Tim is Editor of routeone and has worked in both the coach and bus and haulage industries.


DfT permit response avoids non-commercial

New, flexible short-distance exemption to come; otherwise, JR awaited before guidance is issued

From October a theoretical 10-mile exemption for permit holders coming

The Department for Transport (DfT) has issued a response to its consultation into the use of Section 19 and Section 22 permits – but it has shied away from issuing any guidance on the contentious non-commercial exemption that is at the centre of an ongoing Judicial Review (JR).

The document reveals that from October, legislation will be introduced formalising a theoretical 10-mile exemption for permit holders to the requirement to hold an O-Licence.

DfT says that responses relating to the non-commercial aspect were divided, with some arguing that ‘not-for-profit’ does not automatically mean ‘non-commercial’.

That is at the heart of the JR, which has been secured by the Bus and Coach Association. As a result, DfT “will not be making any further statements or providing any guidance on the ‘non-commercial’ exemption” until the JR is heard.

While a suggested 10-mile exemption was earlier greeted with scorn by community transport organisations (CTOs) in rural areas, the response clarifies that the figure is not set in stone.

Instead, rural CTOs will be able to make the case that ‘short distance’ constitutes more than 10 miles. Additionally, permit holders will be able to choose whether the use of a radius or a straight-line measurement suits them best.

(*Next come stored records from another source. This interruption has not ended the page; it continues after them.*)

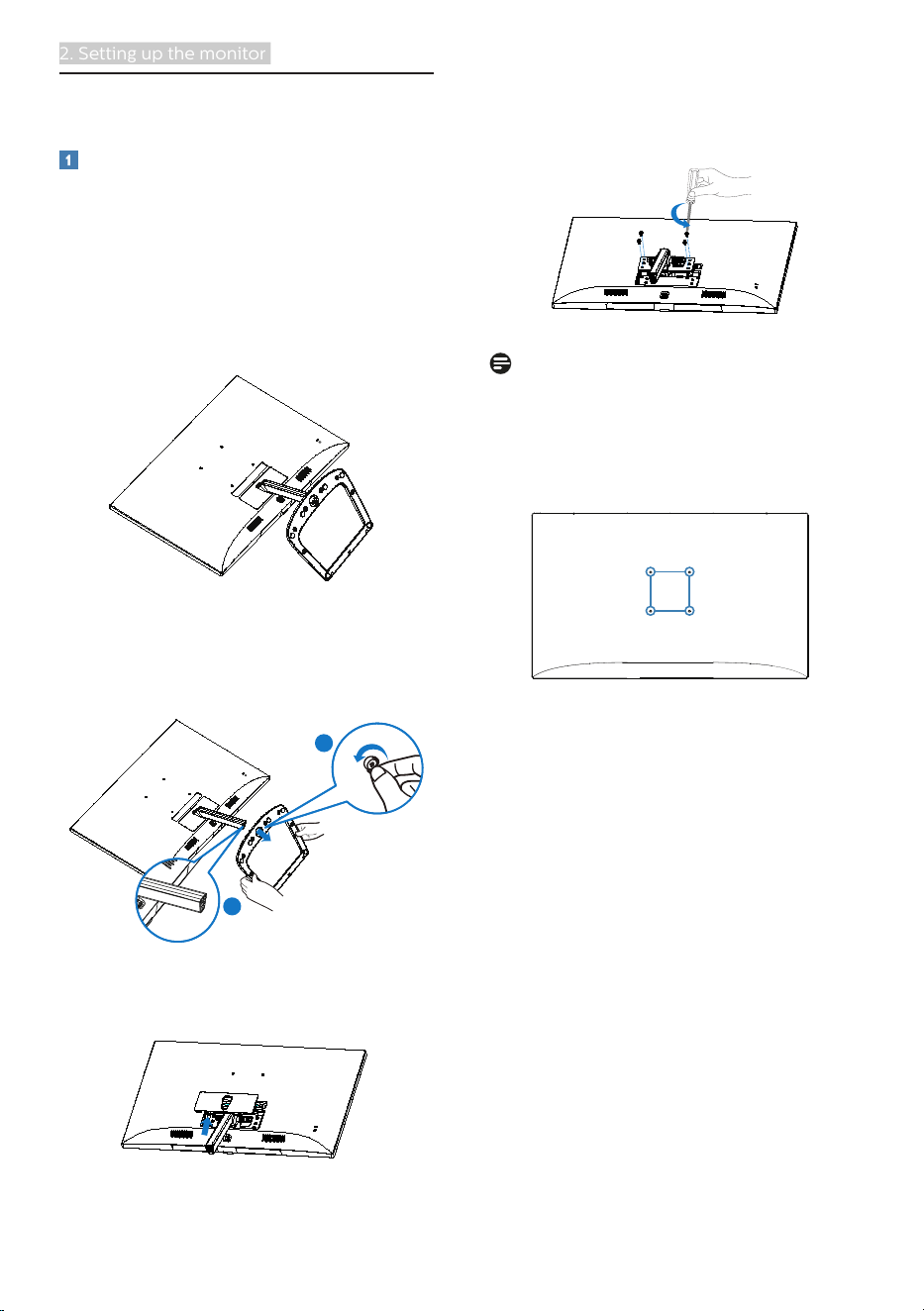 2. Setting up the monitor

1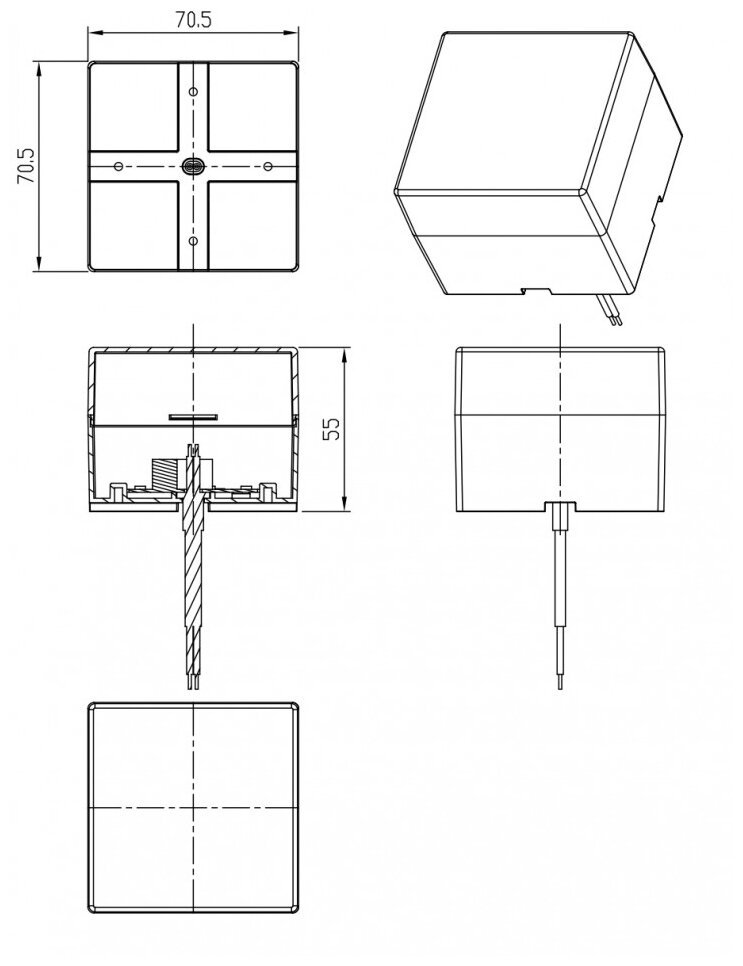 70.5

70.5

55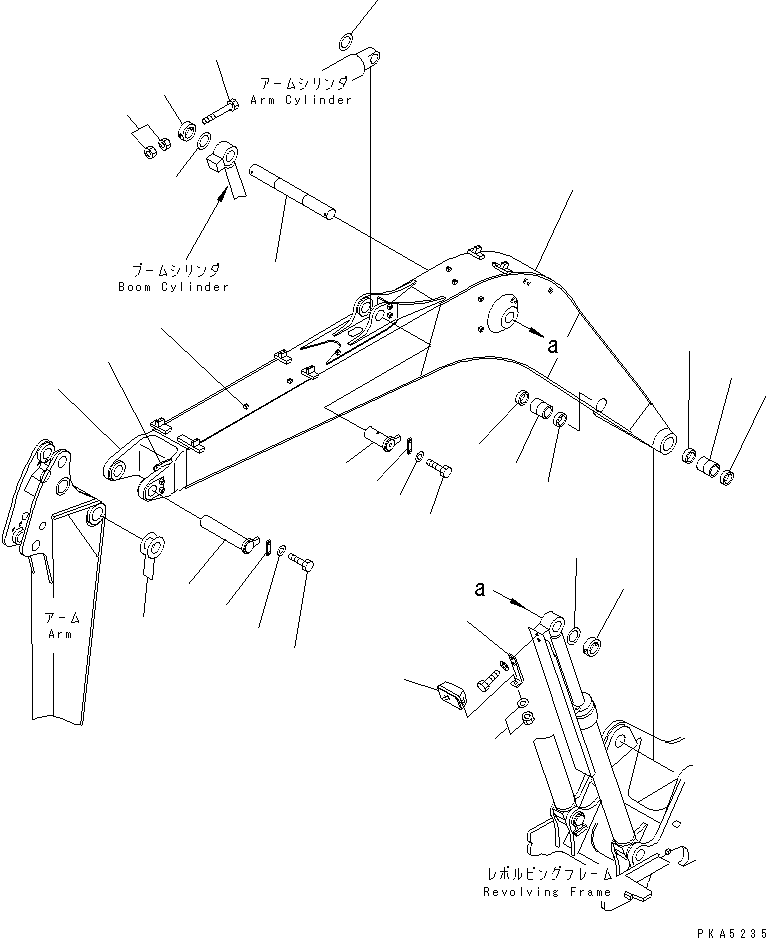 アームシリンダ
Arm Cylinder

ブームシリンダ
Boom Cylinder

a

アーム
Arm

a

レボルビングフレーム
Revolving Frame

PKA5235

In a letter to Community Transport Association members seen by routeone, Chief Executive Bill Freeman describes the flexibility in the definition of short-distance as “crucial.”

Mr Freeman adds: “The emphasis on treating every case on its own merits and allowing a degree of discretion for local circumstances are to be welcomed. We hope that carries through into how the non-commercial exemptions are treated once the High Court reaches its view.

“We are pleased to see [Transport Minister Nusrat Ghani] restating… that it would be premature for any local authority to end or withhold community transport contracts.”

CTA will carry out further analysis of the short-distance exemption and test its applicability in different scenarios. It hopes that permit holders that may no longer be able to take advantage of the non-commercial exemption will instead be able to utilise the short-distance rule.

Additionally, DfT intends to carry out a review of the current domestic permit regime to examine whether it remains fit for purpose and whether it provides the correct balance for the sector.

That is likely to include a review of permit-issuing bodies and whether there should be limits on the size of operations.